#### EXTRACTED RECORDS:
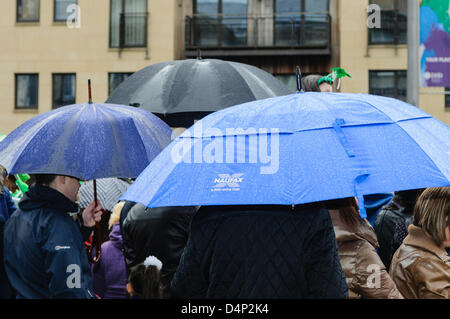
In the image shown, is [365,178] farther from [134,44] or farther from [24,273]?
[134,44]

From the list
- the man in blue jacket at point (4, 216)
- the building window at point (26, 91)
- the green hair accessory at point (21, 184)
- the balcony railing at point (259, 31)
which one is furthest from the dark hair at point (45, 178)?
the building window at point (26, 91)

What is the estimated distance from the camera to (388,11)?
24.6 metres

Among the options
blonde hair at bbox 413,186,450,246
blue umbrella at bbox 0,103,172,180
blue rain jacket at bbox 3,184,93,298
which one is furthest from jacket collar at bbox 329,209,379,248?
blue rain jacket at bbox 3,184,93,298

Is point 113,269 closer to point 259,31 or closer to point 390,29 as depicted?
point 259,31

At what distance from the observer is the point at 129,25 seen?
25578mm

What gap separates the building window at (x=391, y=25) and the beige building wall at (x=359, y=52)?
29 cm

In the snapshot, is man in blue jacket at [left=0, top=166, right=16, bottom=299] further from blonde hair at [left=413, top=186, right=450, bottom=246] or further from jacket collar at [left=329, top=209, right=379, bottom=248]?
blonde hair at [left=413, top=186, right=450, bottom=246]

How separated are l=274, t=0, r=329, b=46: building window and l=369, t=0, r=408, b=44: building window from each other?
1.82m

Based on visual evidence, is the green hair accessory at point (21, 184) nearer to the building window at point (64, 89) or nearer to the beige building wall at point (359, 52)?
the beige building wall at point (359, 52)

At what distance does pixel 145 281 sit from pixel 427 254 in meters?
1.69

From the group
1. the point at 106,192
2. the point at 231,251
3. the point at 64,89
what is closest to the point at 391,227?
the point at 231,251

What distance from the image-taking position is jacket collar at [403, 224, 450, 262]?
153 inches

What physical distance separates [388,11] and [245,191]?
2287 centimetres
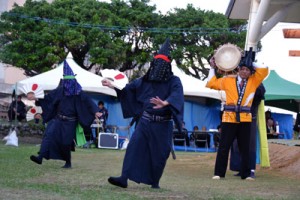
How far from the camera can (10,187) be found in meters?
8.48

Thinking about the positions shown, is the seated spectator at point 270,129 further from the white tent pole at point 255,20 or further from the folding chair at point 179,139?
the white tent pole at point 255,20

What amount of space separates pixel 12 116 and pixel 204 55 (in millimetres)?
18643

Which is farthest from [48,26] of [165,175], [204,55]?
[165,175]

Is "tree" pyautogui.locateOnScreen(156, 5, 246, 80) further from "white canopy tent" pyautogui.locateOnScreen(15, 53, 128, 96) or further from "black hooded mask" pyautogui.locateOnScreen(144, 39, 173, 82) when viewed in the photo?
"black hooded mask" pyautogui.locateOnScreen(144, 39, 173, 82)

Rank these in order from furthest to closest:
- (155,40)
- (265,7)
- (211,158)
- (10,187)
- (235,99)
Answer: (155,40) → (211,158) → (265,7) → (235,99) → (10,187)

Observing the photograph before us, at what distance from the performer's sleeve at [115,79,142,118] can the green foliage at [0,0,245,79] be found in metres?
29.0

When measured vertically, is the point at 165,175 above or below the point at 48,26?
below

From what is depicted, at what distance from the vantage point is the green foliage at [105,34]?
3856cm

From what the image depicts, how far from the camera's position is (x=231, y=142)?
38.0 feet

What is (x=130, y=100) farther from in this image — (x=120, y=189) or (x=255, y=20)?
(x=255, y=20)

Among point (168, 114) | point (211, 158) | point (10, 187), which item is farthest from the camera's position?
point (211, 158)

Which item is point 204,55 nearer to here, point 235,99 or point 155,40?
point 155,40

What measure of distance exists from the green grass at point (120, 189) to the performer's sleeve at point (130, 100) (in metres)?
0.97

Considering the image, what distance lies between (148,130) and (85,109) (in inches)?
166
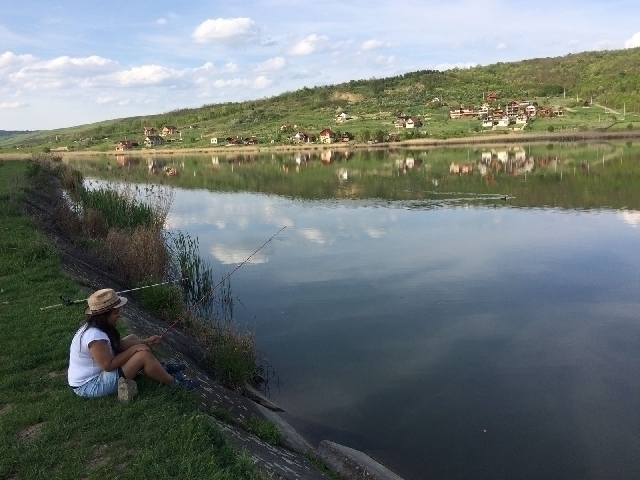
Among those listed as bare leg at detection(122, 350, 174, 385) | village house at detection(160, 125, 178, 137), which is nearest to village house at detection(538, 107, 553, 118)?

#### PROMPT:
Starting with the first of the rows and going on through the line with "24.6 metres", write those lines out again with "furthest" swapped for "farthest" and nothing else changed. Leave the pictures out of your answer.

#### EXERCISE ANSWER:
In the image shown, is [365,178] farther from [134,44] or farther from [24,273]?
[134,44]

From the list
- the man in blue jacket at point (4, 216)
- the building window at point (26, 91)
- the green hair accessory at point (21, 184)
- the balcony railing at point (259, 31)
which one is farthest from the dark hair at point (45, 178)?
the building window at point (26, 91)

What is the estimated distance from the camera to (388,11)?
24.6 metres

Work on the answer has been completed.